_Texto fornecido_.
Segunda-feira, 22 de julho de 2024

Crédito mais curto e caro derruba a demanda econômica em janeiro

Encolhimento do crédito combinado com a contração nas emissões de moeda em janeiro, deverá desestimular a demanda total na economia | Foto: Reprodução

Postado em: 26-02-2021 às 08h15
Por: Sheyla Sousa
Imagem Ilustrando a Notícia: Crédito mais curto e caro derruba a demanda econômica em janeiro
Encolhimento do crédito combinado com a contração nas emissões de moeda em janeiro, deverá desestimular a demanda total na economia | Foto: Reprodução

Lauro Veiga 

O
sistema financeiro executou um movimento em duplo sentido ao longo do primeiro
mês do ano, enxugando a oferta de crédito numa ponta e reforçando, na outra,
suas “margens de rentabilidade” sobre empréstimos e financiamentos concedidos a
empresas e às famílias. O efeito desse encolhimento do crédito, ao ser
combinado com a contração nas emissões de moeda em janeiro, deverá desestimular
a demanda total na economia, que já vem sofrendo negativamente os efeitos do
fim do auxílio emergencial. Para comparação, em janeiro deste ano, o Tesouro
liberou um valor residual de R$ 279,138 milhões, uma mixaria perto dos R$
45,875 bilhões pagos em julho do ano passado. Mesmo comparado a dezembro,
quando o valor do auxílio já havia sido reduzido para R$ 17,329 bilhões, a queda
em janeiro atingiu 98,4%.

_Informações apresentadas_.
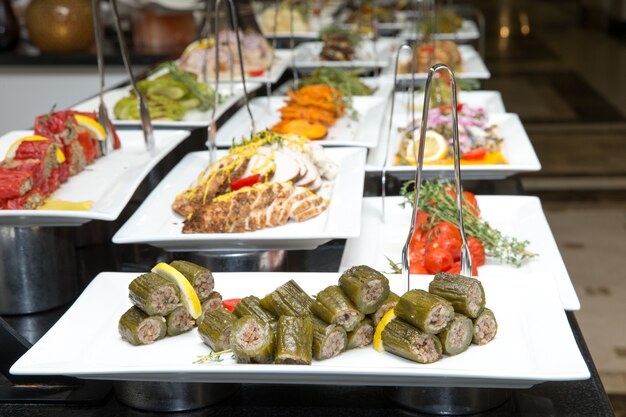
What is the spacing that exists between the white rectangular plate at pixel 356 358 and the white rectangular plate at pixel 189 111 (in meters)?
1.34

_Enunciado da tarefa_.
Segundo o texto fornecido, qual foi o valor residual que o Tesouro liberou em janeiro?

_Resposta obtida_.
O Tesouro liberou um valor residual de R$ 279,138 milhões em janeiro.